Efficient implementation of ADER discontinuous Galerkin schemes for a scalable hyperbolic PDE engine

TL;DR

This paper presents a highly efficient implementation of ADER-DG schemes optimized for modern supercomputers, enabling large-scale simulations of complex hyperbolic PDE systems with excellent scalability and performance.

Contribution

The paper introduces a scalable, communication-avoiding ADER-DG implementation suitable for exascale computing, demonstrating large-scale hyperbolic PDE simulations.

Findings

Achieved strong scaling up to 180,000 CPU cores.

Performed the largest high-order ADER-DG runs for nonlinear hyperbolic PDEs.

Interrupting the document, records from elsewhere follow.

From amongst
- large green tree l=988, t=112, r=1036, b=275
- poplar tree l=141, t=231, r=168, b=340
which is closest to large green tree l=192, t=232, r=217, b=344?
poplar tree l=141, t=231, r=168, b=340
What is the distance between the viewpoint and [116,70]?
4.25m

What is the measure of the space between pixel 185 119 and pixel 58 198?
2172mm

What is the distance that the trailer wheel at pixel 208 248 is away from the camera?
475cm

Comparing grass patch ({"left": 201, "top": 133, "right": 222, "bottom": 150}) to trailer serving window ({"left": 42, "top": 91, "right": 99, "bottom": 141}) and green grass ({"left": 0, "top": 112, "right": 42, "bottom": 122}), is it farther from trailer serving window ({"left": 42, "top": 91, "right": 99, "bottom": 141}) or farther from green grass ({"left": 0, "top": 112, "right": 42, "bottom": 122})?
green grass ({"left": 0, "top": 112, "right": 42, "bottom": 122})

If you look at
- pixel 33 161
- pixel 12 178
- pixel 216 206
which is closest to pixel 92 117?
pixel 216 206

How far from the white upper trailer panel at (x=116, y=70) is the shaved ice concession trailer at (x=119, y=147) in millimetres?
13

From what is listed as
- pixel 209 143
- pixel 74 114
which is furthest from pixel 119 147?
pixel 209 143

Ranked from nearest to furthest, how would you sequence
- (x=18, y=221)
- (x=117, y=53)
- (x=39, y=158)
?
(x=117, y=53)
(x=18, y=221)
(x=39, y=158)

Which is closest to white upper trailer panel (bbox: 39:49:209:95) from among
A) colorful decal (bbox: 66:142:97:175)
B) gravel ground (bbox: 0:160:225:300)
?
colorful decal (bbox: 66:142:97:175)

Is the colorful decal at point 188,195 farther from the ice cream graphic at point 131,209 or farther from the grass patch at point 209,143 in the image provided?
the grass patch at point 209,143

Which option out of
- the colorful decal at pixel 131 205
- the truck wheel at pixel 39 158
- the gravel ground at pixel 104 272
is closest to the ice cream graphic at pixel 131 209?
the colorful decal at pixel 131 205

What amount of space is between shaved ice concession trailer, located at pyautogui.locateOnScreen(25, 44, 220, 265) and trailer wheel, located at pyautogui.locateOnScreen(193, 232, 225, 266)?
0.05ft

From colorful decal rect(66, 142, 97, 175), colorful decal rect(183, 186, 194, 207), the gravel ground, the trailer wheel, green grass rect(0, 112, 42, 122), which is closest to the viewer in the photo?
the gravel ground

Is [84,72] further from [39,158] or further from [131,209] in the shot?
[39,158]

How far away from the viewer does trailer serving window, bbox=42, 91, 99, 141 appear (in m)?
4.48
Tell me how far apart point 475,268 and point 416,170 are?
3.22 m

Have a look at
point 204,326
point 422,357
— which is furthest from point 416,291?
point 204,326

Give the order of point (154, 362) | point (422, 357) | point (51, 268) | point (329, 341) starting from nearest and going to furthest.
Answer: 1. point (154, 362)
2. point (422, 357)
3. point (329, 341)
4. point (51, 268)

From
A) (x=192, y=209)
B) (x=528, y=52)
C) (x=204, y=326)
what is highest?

Provided performance comparison with Runge-Kutta DG schemes.

Abstract

In this paper we discuss a new and very efficient implementation of high order accurate ADER discontinuous Galerkin (ADER-DG) finite element schemes on modern massively parallel supercomputers. The numerical methods apply to a very broad class of nonlinear systems of hyperbolic partial differential equations. ADER-DG schemes are by construction communication avoiding and cache blocking and are furthermore very well-suited for vectorization, so that they appear to be a good candidate for the future generation of exascale supercomputers. We introduce the numerical algorithm and show some applications to a set of hyperbolic equations with increasing level of complexity, ranging from the compressible Euler equations over the equations of linear elasticity and the unified Godunov-Peshkov-Romenski (GPR) model of continuum mechanics to general relativistic magnetohydrodynamics (GRMHD) and the Einstein field equations of general relativity. We present strong scaling results of the new ADER-DG schemes up to 180,000 CPU cores. To our knowledge, these are the largest runs ever carried out with high order ADER-DG schemes for nonlinear hyperbolic PDE systems. We also provide a detailed performance comparison with traditional Runge-Kutta DG schemes.